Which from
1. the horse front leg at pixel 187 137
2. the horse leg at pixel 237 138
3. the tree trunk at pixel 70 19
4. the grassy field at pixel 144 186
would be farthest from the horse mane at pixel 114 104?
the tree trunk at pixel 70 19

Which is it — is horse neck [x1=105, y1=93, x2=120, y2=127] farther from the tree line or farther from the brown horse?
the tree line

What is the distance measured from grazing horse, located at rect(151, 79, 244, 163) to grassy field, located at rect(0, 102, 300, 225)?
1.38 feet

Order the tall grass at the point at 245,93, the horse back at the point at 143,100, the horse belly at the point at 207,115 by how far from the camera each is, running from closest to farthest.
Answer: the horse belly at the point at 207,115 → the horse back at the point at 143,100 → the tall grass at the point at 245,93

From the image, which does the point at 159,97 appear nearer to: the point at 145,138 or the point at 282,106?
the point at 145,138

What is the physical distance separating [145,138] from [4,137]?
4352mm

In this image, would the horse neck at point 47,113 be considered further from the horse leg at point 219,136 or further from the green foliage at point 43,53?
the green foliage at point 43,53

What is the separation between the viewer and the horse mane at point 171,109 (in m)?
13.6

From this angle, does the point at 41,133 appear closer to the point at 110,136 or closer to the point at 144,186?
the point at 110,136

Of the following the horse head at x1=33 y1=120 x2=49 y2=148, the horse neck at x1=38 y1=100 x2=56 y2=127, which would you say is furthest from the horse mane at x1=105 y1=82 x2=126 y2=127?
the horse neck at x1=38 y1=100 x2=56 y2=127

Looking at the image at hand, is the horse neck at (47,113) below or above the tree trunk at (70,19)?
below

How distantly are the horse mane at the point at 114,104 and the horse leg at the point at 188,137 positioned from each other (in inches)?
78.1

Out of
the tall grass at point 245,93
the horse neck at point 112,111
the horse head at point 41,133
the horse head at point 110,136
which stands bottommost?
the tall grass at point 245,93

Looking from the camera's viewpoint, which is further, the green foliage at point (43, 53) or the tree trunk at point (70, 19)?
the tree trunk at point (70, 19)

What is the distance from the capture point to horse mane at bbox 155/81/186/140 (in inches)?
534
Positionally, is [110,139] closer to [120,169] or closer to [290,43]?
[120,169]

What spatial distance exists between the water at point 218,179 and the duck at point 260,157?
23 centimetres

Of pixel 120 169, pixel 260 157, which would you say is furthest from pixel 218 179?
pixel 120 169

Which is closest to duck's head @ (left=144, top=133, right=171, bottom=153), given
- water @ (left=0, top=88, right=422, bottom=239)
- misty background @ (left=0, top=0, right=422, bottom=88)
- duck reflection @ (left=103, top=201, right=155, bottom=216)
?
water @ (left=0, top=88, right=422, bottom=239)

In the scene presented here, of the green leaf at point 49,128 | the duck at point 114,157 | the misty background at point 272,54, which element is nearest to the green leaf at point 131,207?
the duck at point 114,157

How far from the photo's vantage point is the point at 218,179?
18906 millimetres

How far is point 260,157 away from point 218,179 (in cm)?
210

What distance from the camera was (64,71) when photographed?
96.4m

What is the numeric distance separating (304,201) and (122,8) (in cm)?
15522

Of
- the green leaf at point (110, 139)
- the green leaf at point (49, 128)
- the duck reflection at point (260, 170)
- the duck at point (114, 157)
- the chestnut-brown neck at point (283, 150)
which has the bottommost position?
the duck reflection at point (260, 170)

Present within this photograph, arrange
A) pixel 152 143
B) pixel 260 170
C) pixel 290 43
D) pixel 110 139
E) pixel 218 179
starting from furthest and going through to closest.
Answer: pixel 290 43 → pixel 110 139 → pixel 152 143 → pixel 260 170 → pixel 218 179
◆ ◆ ◆ ◆ ◆
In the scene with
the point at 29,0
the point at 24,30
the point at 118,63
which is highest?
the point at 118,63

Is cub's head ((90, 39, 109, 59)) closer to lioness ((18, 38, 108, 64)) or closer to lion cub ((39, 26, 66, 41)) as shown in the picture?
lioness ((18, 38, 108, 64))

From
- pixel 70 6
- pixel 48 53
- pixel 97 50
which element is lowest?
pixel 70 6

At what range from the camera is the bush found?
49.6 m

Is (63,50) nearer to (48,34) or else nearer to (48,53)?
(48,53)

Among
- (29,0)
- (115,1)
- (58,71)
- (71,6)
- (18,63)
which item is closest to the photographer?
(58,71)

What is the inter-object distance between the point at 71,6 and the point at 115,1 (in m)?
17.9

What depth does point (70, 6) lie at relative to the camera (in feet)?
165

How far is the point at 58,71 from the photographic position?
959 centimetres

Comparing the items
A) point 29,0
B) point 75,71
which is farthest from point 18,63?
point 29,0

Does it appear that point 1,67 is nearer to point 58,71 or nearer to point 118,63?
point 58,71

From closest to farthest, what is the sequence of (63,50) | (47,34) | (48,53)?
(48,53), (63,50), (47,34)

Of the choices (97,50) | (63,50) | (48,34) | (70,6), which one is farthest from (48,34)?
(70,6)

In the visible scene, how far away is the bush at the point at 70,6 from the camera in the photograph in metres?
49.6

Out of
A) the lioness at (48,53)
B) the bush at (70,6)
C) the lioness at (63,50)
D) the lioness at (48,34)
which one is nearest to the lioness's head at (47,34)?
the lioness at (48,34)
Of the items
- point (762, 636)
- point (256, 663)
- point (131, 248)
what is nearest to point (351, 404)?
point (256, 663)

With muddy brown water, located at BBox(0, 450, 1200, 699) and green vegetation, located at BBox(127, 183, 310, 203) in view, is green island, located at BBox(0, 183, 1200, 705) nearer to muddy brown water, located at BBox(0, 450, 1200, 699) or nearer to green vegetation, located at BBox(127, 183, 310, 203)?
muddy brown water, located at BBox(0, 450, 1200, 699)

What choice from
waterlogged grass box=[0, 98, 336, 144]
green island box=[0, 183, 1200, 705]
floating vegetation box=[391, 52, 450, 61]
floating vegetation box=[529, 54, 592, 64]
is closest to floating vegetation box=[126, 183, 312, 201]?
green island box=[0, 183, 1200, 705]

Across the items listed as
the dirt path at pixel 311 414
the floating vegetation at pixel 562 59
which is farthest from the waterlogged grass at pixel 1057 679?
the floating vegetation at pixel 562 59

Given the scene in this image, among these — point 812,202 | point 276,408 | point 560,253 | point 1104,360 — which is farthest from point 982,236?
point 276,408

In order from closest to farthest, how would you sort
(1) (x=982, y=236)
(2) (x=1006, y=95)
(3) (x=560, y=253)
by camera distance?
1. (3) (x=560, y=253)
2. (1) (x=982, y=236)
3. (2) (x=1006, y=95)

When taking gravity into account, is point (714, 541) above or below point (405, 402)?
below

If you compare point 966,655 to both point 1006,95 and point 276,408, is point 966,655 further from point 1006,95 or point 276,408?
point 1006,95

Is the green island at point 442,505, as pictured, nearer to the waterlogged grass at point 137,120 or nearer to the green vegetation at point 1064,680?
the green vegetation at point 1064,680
◆ ◆ ◆ ◆ ◆
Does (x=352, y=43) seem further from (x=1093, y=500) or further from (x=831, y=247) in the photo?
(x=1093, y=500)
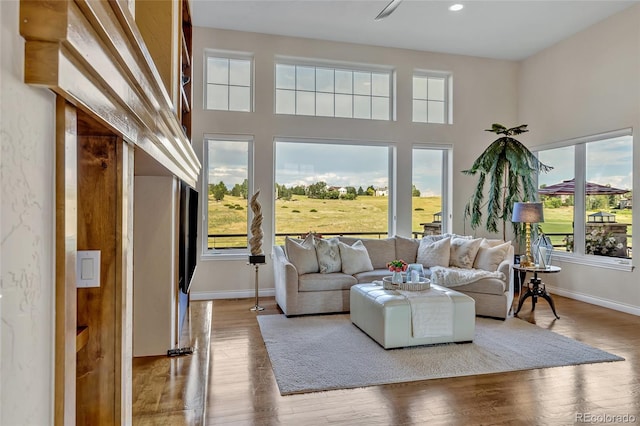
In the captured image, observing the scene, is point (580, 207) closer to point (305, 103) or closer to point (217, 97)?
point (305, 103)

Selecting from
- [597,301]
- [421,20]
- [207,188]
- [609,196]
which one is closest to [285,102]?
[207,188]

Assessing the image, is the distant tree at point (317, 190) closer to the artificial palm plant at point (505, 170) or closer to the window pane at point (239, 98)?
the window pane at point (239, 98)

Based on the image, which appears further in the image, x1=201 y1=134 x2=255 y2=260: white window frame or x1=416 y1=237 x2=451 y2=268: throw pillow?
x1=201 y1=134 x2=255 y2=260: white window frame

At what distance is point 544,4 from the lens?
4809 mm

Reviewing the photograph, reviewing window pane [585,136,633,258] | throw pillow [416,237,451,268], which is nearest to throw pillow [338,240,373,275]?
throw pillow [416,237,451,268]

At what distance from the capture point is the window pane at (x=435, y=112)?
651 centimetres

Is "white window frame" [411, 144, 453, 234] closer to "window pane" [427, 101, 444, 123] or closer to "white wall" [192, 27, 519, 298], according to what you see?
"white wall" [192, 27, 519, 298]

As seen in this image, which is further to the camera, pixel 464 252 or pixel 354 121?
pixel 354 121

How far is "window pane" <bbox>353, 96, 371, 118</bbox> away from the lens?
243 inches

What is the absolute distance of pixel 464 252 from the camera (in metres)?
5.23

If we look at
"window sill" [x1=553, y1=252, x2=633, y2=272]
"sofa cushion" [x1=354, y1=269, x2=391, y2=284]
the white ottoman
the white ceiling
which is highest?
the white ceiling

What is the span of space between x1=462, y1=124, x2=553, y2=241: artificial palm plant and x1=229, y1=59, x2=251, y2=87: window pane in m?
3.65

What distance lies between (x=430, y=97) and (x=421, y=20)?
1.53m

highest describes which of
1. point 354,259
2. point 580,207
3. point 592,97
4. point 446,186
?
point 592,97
◆ ◆ ◆ ◆ ◆
Requirement: Which lines of the entries above contain the word "background"? Gather and copy out every one of them.

Response to this task:
- misty background @ (left=0, top=0, right=422, bottom=88)
In the scene presented here, of the green leaf at point 49,128 | the duck at point 114,157 | the misty background at point 272,54, which element is nearest to the green leaf at point 131,207?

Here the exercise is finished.